Maintenant que la phase purement technique du résumé est terminée, passons à ce qui relève du subjectif: la critique de Jeanne, le livre (la femme étant maintenant hors-sujet). Avertissement de rigueur: votre serviteur n’a jamais lu de livre de l’auteur ou de sa vaillante maman. Pourquoi cette précision est-elle capitale? Rappelez vous le dernier mariage auquel vous avez assisté. Il y a de grandes chances pour que vous ayez eu à subir le rituel désormais inévitable du powerpoint.
Pour les luddites, voici une petite description de ce fléau des temps modernes. Il s’agit d’une suite de photos illustrant un certain nombre de situations plus ou moins honteuses accompagnées de commentaires de la bande de copains responsable de l’oeuvre. Si vous ne connaissez que de loin les intéressés, Il est probable que vous ayez trouvé le résultat un peu moyen. Les images sont plates, et les commentaires frôlent le cliché. La séquence n’est intéressante que pour les personnes qui ont un lien direct avec le sujet de la présentation. Pour les autres, elle n’apporte pas grand chose.

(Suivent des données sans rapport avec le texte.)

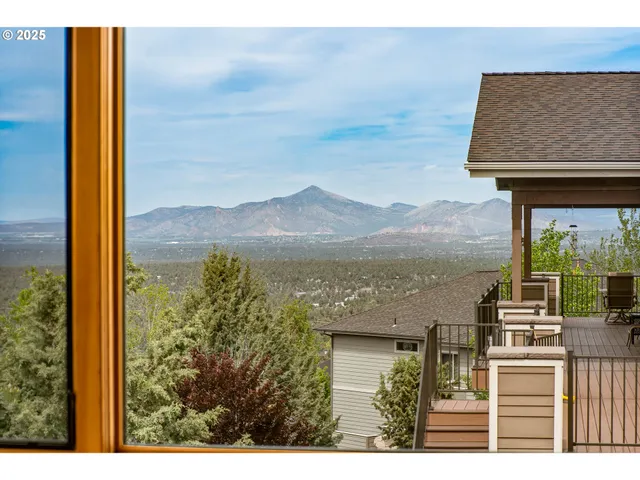 a view of a sky from a terrace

Jeanne est un hommage personnel d’une fille à sa mère. Le livre a été du vivant de Jacqueline de Romilly réservé à ses proches, et cette décision était parfaitement logique. Le manque total et assumé de recul, la constance avec laquelle les compliments sont adressés, la répétition des descriptions, tout cela aide les proches à raviver le souvenir de la disparue, mais n’apporte rien aux autres. L’hommage est magnifique. L’écriture est sensible, et parvient à conserver un certain rythme malgré le peu de choses à dire. Comme un powerpoint, le récit prend sont départ en s’appuyant sur quelques photos. la progression chronologique permet à l’auteur d’abandonner ce médium et de n’utiliser par la suite que ses propre souvenirs. Il y a quelque chose d’intéressant dans ce travail de mémoire, coloré par les sentiments de l’auteur. Malheureusement, ce thème est très peu développé; ce n’est pas le but du livre. Le but est de maintenir un être cher en vie, et tant pis pour les autres.

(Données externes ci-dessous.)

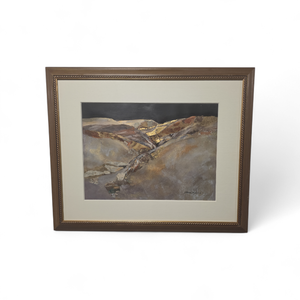 lot 165 image: Sharon Mckisson Framed Original Artwork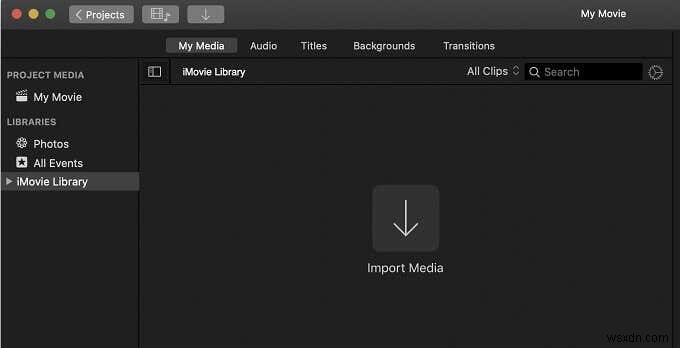 iMovie คืออะไร คู่มือการเริ่มต้นใช้งาน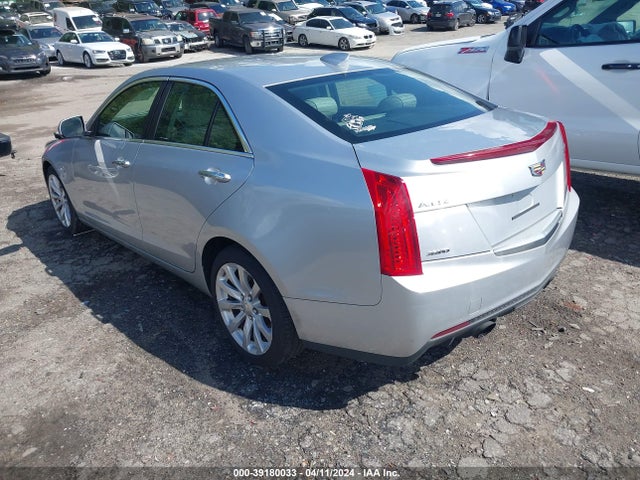 1G6AE5RX7J0104430 Cadillac Ats Standard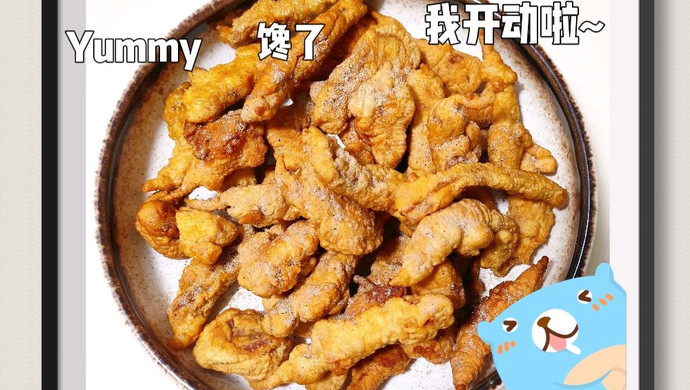 年夜饭系列美食5-软炸里脊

Un autre point noir vient grandement gêner la lecture. Jeanne est une femme qui a vécu dans un certain confort tout au long de sa vie. Son univers (et c’est encore plus vrai pour sa fille) était celui des lettres et des planches. Quand on voit avec quel mépris sont traitées les amies qui vont finalement passer leur vie à “traire les vaches”, avec quel distance l’auteur décrit ces individus à l’esprit frustre et simple, on ressent un certain agacement. Le livre parle d’atrocité pendant la seconde guerre mondiale quand le couple mère/fille se voit contraint de partager un logement un peu trop étroit. Tout au long du livre sont distillés des indices qui vous montrent que vous n’êtes pas du même milieu. Difficile d’adhérer à la thèse de l’auteur quand elle affirme que Jeanne est la définition du tragique.
L’élément le plus pertinent de Jeanne reste la photographie de la couverture. Avec un mélange subtil de désuet et d'impertinence, elle suffit à donner une certaine idée du personnage.